# What's the deal with Baltic Birch plywood?



## mhammer (Nov 30, 2007)

I see it touted in ads from time to time, and a terrific wood store near me has it in 4 x 8 sheets. It's certainly pretty, but then cabs are generally covered up by tolex, so I'm assuming that it is desirable for speaker-cab building for reasons other than how pretty it is.

So what are the reasons? Is it strong for its weight or something like that?


----------



## zdogma (Mar 21, 2006)

It has more laminations and less voids compared to regular birch plywood. Generally it has 9 laminations in the approx. 1/2 in (11mm actually) compared to 3 to 4 for typical plywood. Is it stonger? I think it probably is. I do find it heavy. 

Avoid the Chinese birch plywood. It has lots of laminations like the Russian birch ply, Looks very similar, and is cheaper, but the quality of the wood is lower, and it deteriorates quickly with wet/damp conditions (like basements). 

Baltic birch is the best material available for baffle boards IMO, and makes excellent quality, tough if heavy cabs. Personally I like the old loose, rattley pine cabs better (like your old tweed Bassman!)


----------



## shoretyus (Jan 6, 2007)

What kind of speakers are you building?


----------



## mhammer (Nov 30, 2007)

I didn't have any immediate plans to make a cab, and certainly have plenty of wood in the garage taking up space that could be used for the task. I was just interested since I had heard different companies trumpeting their use of it, and had stumbled onto a local source of it for the first time. I was just wondering if it was something I should be predisposed toward....not that I need any more spare lumber in the garage.***


***Ironically, we recently had to rearrange things in the garage and move a heavy, but high quality, radial saw I inherited from my late father-in-law. My brother-in-law described him as being "someone that no piece of scrap lumber in the neighbourhood was safe from". The radial saw was actually a surprise to us, and was buried under a mountain of spare lumber that filled up virtually every available cubic foot of the garage. Having learned the lesson, I'm not all *that* eager to buy lumber I don't have an immediate use for!


----------



## dwagar (Mar 6, 2006)

IIRC Baltic Birch should be void free, high quality for cabinet use. 

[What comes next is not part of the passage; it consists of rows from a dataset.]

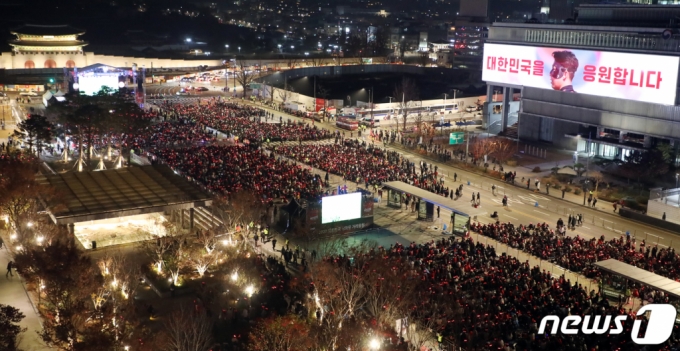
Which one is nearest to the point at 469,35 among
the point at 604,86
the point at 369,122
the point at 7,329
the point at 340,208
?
the point at 369,122

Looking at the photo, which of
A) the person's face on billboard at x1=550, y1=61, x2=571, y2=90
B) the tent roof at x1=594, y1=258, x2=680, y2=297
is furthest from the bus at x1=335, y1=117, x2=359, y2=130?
the tent roof at x1=594, y1=258, x2=680, y2=297

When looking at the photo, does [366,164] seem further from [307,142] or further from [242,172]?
[307,142]

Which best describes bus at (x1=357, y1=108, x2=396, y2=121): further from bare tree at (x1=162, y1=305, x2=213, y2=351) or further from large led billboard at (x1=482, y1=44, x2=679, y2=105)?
bare tree at (x1=162, y1=305, x2=213, y2=351)

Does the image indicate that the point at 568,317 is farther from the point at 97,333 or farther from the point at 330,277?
the point at 97,333

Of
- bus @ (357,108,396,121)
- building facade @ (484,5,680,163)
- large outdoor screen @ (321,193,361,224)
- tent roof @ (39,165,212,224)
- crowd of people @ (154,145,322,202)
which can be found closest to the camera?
tent roof @ (39,165,212,224)

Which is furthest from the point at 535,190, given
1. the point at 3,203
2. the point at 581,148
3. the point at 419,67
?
the point at 419,67

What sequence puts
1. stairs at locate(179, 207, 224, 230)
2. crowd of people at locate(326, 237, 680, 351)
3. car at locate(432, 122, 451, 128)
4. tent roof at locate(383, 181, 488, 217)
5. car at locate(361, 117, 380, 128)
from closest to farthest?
crowd of people at locate(326, 237, 680, 351)
tent roof at locate(383, 181, 488, 217)
stairs at locate(179, 207, 224, 230)
car at locate(432, 122, 451, 128)
car at locate(361, 117, 380, 128)
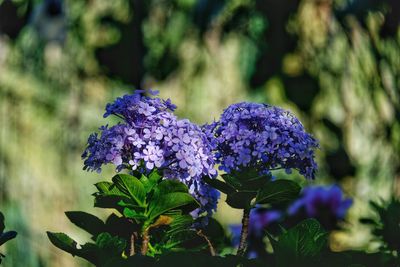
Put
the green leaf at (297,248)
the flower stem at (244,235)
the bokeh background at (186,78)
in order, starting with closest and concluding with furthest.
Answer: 1. the green leaf at (297,248)
2. the flower stem at (244,235)
3. the bokeh background at (186,78)

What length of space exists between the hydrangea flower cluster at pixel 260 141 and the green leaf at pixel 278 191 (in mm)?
30

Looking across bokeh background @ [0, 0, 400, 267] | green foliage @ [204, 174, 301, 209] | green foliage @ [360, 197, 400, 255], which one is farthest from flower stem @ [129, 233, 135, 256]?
bokeh background @ [0, 0, 400, 267]

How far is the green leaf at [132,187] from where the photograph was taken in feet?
3.53

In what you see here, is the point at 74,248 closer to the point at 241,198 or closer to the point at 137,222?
the point at 137,222

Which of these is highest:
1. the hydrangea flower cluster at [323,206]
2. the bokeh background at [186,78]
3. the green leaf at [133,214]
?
the bokeh background at [186,78]

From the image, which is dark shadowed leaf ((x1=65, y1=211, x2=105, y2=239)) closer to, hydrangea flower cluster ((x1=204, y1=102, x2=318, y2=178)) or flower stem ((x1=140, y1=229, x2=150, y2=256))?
flower stem ((x1=140, y1=229, x2=150, y2=256))

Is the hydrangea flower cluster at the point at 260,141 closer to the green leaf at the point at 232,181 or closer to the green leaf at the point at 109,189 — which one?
the green leaf at the point at 232,181

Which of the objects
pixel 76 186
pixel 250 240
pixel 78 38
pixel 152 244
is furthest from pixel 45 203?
pixel 152 244

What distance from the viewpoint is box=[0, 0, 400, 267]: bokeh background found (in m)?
2.38

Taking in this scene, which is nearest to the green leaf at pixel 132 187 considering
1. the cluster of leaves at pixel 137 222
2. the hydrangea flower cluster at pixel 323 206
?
the cluster of leaves at pixel 137 222

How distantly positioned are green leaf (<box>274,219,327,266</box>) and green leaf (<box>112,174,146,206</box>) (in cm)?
19

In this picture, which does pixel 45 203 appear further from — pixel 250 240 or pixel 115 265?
pixel 115 265

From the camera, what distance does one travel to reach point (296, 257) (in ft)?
3.42

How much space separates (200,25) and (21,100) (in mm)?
602
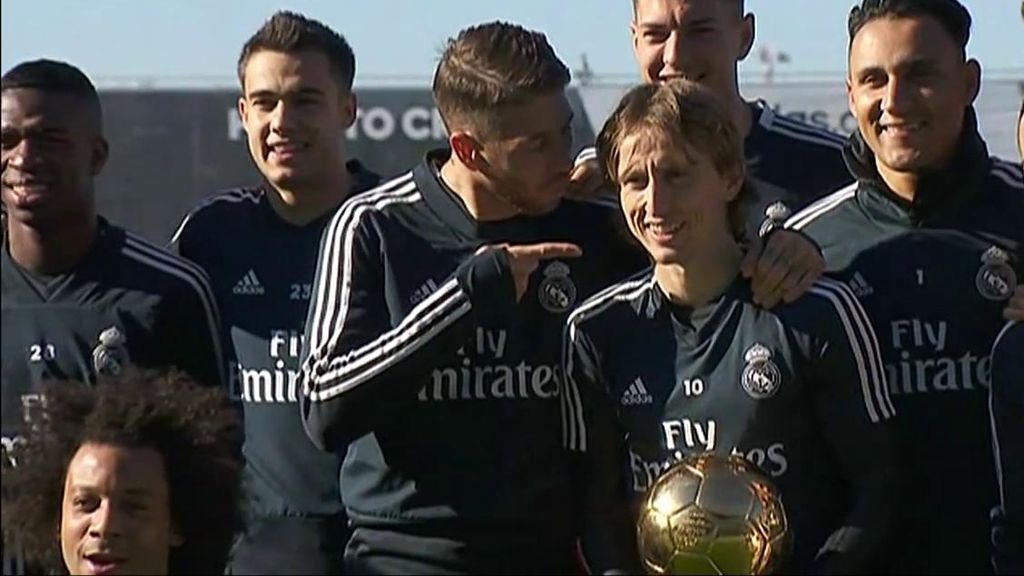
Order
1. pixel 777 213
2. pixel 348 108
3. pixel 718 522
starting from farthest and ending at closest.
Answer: pixel 348 108, pixel 777 213, pixel 718 522

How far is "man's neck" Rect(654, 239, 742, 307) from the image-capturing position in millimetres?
4109

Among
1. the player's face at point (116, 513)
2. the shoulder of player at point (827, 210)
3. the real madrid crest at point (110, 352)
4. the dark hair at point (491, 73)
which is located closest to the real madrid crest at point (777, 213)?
the shoulder of player at point (827, 210)

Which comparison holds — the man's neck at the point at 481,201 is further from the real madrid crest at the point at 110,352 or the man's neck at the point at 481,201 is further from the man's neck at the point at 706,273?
the real madrid crest at the point at 110,352

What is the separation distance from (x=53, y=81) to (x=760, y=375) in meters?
1.74

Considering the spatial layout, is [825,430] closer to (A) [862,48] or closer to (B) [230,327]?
(A) [862,48]

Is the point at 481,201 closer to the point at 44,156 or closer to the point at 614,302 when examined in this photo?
the point at 614,302

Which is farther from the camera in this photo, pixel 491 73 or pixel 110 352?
pixel 110 352

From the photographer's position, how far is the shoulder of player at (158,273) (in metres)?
4.58

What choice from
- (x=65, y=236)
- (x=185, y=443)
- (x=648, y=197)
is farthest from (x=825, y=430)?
(x=65, y=236)

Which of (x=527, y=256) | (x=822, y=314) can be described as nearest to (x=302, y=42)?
(x=527, y=256)

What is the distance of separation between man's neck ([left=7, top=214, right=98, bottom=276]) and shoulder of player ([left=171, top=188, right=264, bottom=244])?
804mm

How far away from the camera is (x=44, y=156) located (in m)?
4.48

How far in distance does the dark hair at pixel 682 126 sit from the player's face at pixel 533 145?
0.12 metres

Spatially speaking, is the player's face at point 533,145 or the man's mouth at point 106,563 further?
Result: the player's face at point 533,145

Funny about the old radial arm, they don't get much love any more. I picked up an old Craftsman Radial Arm at a garage sale a few years ago for $50 - the old Gold series, not the newer black plastic ones. I stuck at the end of my workbench just for making square cuts. The thing will crosscut something like 16". Gotta be right up there as one of the most dangerous pieces of equipment in the shop though.


----------



## jimsz (Apr 17, 2009)

I've used a fair amount of BB plywood in building telescopes, telescope cases and eyepiece cases. Great stuff. But, I wonder how you managed to get it in 4x8 sheets as traditionally BB plywood comes in 5x5 sheets?


----------



## mhammer (Nov 30, 2007)

jimsz said:


> I wonder how you managed to get it in 4x8 sheets as traditionally BB plywood comes in 5x5 sheets?

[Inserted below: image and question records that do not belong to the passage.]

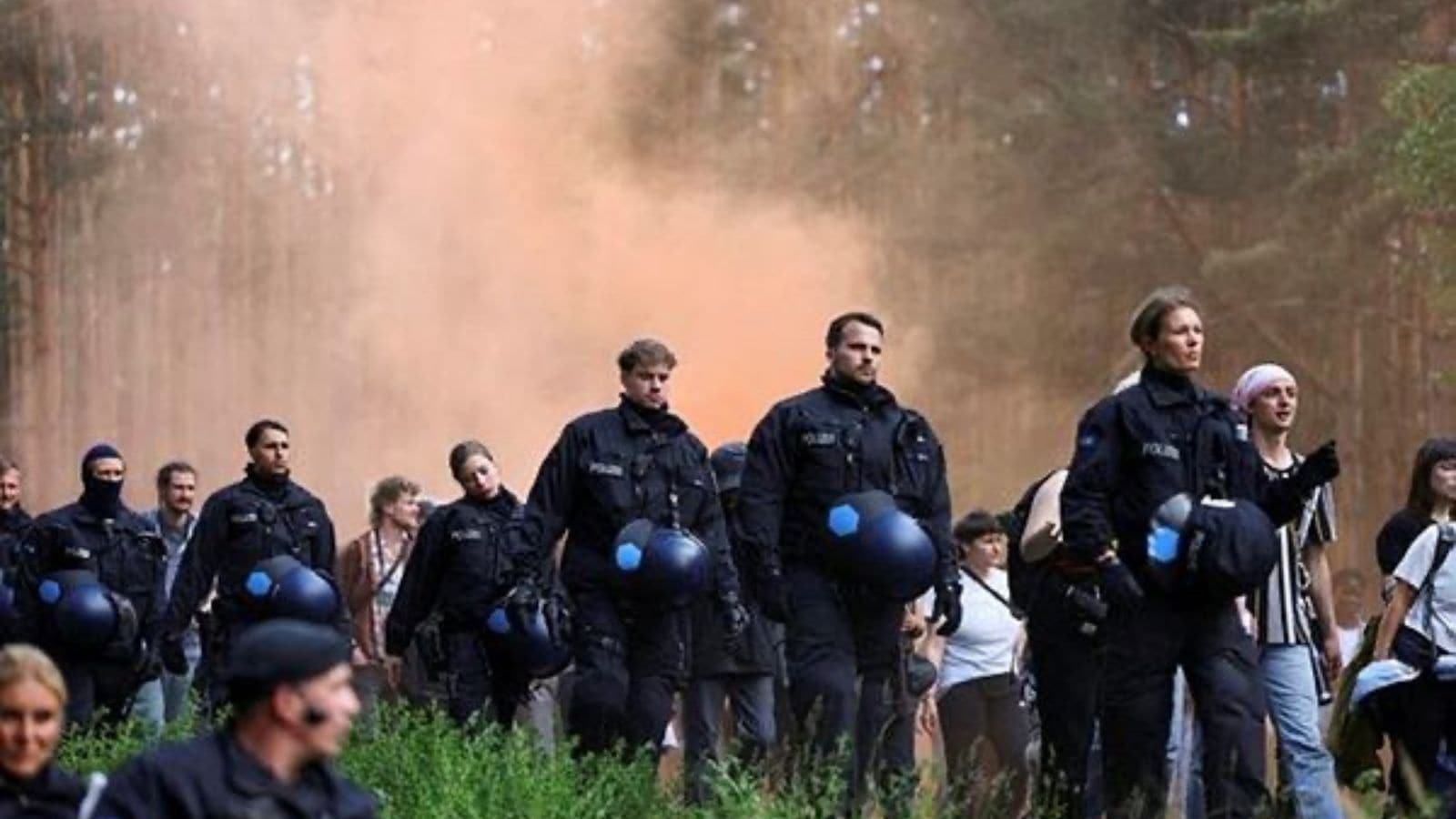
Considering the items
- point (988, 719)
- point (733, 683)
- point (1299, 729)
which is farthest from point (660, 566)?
point (988, 719)

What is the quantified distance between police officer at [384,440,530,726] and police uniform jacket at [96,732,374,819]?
8307 mm

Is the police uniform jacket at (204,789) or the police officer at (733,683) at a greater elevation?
the police officer at (733,683)

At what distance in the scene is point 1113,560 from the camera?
39.2 feet

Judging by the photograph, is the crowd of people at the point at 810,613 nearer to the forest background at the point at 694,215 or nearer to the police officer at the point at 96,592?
the police officer at the point at 96,592

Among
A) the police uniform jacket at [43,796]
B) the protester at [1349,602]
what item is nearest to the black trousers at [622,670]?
the protester at [1349,602]

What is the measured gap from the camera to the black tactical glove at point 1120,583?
468 inches

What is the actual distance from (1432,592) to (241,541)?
18.5 ft

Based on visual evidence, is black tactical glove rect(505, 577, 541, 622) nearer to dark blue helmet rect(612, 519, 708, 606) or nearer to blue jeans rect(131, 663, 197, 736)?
dark blue helmet rect(612, 519, 708, 606)

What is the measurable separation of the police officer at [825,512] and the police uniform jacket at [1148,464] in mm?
1731

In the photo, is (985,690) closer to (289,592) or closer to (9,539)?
(289,592)

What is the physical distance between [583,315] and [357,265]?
916cm

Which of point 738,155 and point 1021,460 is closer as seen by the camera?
point 1021,460

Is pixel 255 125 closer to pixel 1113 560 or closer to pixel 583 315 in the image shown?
pixel 583 315

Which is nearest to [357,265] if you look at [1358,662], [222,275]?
[222,275]
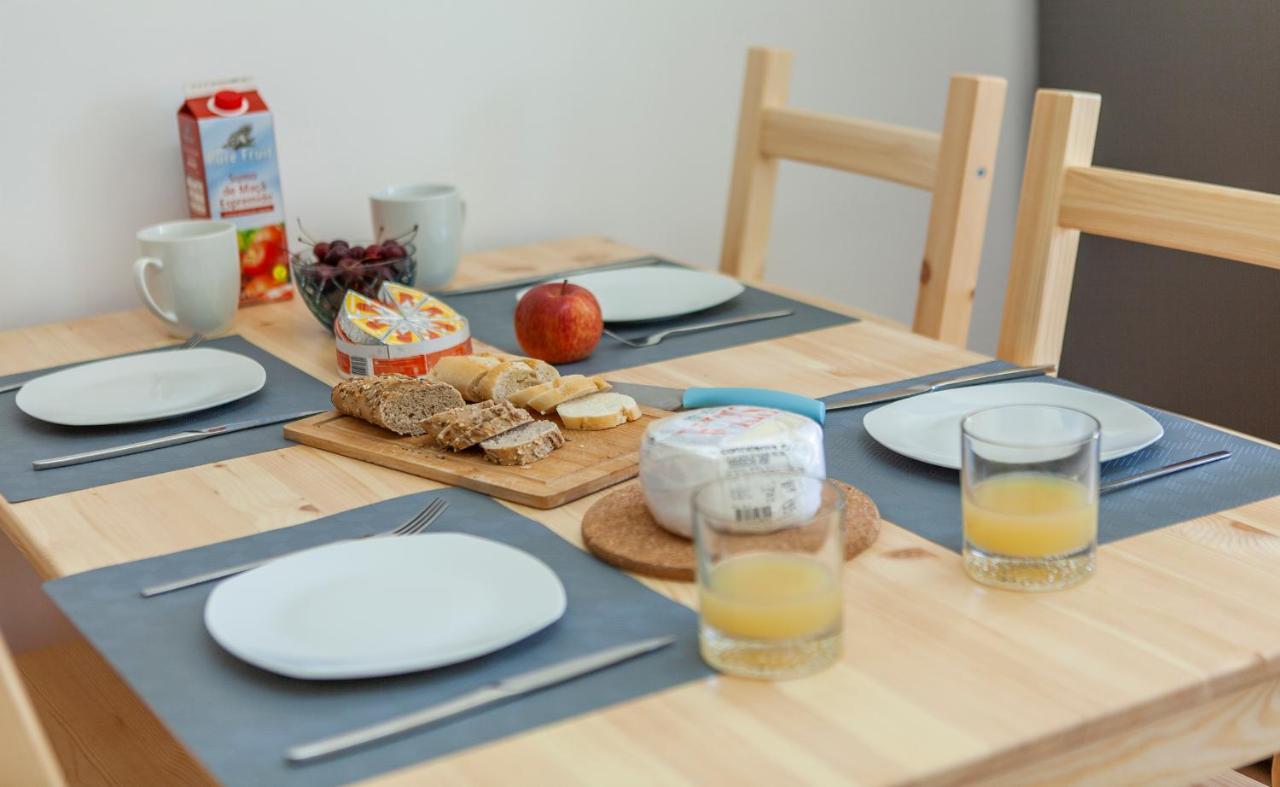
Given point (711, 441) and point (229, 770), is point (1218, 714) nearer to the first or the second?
point (711, 441)

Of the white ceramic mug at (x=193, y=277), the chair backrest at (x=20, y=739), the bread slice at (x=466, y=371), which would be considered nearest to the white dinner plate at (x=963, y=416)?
the bread slice at (x=466, y=371)

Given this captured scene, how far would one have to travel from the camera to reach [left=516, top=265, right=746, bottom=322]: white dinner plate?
1.53 metres

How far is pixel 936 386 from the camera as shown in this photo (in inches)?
48.4

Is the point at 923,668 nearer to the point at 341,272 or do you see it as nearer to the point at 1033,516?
the point at 1033,516

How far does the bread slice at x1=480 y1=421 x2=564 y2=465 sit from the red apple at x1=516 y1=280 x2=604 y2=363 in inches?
9.8

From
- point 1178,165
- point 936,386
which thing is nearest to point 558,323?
point 936,386

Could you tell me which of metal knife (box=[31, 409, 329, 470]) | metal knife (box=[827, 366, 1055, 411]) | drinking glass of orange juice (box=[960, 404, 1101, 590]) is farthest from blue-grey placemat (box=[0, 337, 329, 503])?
drinking glass of orange juice (box=[960, 404, 1101, 590])

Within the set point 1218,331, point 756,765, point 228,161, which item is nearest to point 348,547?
point 756,765

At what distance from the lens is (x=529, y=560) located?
0.87 meters

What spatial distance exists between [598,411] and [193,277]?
0.57m

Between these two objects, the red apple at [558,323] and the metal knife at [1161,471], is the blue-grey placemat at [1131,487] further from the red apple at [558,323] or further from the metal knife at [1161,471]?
the red apple at [558,323]

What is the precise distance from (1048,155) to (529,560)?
0.79m

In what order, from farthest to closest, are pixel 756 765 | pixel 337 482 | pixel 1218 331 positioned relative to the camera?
pixel 1218 331, pixel 337 482, pixel 756 765

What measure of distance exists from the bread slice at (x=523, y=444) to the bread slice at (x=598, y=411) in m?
0.03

Well your *knowledge* trumps my *memory*. :bow: I just presumed they would have been 4 x 8, but now that you mention it, they _were_ kind of square and small-ish.


----------



## jimsz (Apr 17, 2009)

mhammer said:


> Well your *knowledge* trumps my *memory*. :bow: I just presumed they would have been 4 x 8, but now that you mention it, they _were_ kind of square and small-ish.

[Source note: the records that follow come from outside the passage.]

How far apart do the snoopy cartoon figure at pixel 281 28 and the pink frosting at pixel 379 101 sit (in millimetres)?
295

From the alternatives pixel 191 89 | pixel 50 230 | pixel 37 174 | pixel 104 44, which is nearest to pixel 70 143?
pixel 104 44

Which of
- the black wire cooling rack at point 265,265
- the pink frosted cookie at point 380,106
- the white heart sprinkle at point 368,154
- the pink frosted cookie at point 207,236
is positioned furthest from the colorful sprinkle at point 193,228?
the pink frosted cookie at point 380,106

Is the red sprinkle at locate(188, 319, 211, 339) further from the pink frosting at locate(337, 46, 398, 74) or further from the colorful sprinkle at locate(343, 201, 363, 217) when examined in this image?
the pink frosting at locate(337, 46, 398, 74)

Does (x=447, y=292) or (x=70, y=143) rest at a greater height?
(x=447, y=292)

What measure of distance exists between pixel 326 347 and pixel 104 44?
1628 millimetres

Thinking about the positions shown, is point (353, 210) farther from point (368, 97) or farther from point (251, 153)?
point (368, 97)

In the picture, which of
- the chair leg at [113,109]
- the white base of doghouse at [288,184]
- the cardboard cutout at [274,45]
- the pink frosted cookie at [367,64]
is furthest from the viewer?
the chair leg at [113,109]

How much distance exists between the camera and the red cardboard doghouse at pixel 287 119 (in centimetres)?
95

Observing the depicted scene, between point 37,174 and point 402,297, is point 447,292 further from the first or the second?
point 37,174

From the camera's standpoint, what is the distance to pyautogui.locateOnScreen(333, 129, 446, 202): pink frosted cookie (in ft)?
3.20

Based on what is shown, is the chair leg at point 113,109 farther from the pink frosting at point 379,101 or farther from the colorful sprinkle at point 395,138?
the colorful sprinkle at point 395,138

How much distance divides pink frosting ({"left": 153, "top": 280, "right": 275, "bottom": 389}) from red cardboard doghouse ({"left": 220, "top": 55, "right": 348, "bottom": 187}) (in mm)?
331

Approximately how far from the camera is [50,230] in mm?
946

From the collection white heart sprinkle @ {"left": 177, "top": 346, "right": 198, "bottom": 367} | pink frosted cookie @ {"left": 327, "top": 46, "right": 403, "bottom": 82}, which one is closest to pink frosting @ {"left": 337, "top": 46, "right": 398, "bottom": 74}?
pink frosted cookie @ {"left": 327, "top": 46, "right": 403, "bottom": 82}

When you check it out, look very carefully at each side, usually with B grade, you'll get one side that is free of defects but that's not always the case. You may find oval shaped patches where defects were and you don't want to have those show up in your work. Often, I have had to find sheets where the patches are near the edges and just cut those away for scrap. As most things with production, you could also get a run where the production equipment was faulty. For example, I bought a couple of sheets one time that appeared okay, but when I was finishing them, all of a sudden crosscut ridges from a bad saw started appearing that ran against the grain. This became very apparent once I began to stain the wood. I eventually sanded out the ridges but it was extra work. Hope this helps.


----------



## geezer (Apr 30, 2008)

I've used lots of baltic birch for drawer boxes when I did runs of commercial grade furniture and it was great but have had problems with sheets being warped and with ridges transferring though when
I vacuum pressed veneer onto it.I have never made speaker boxes from it but have seen it suggested on Bill Fitzmaurice's site.(awesome designs)


----------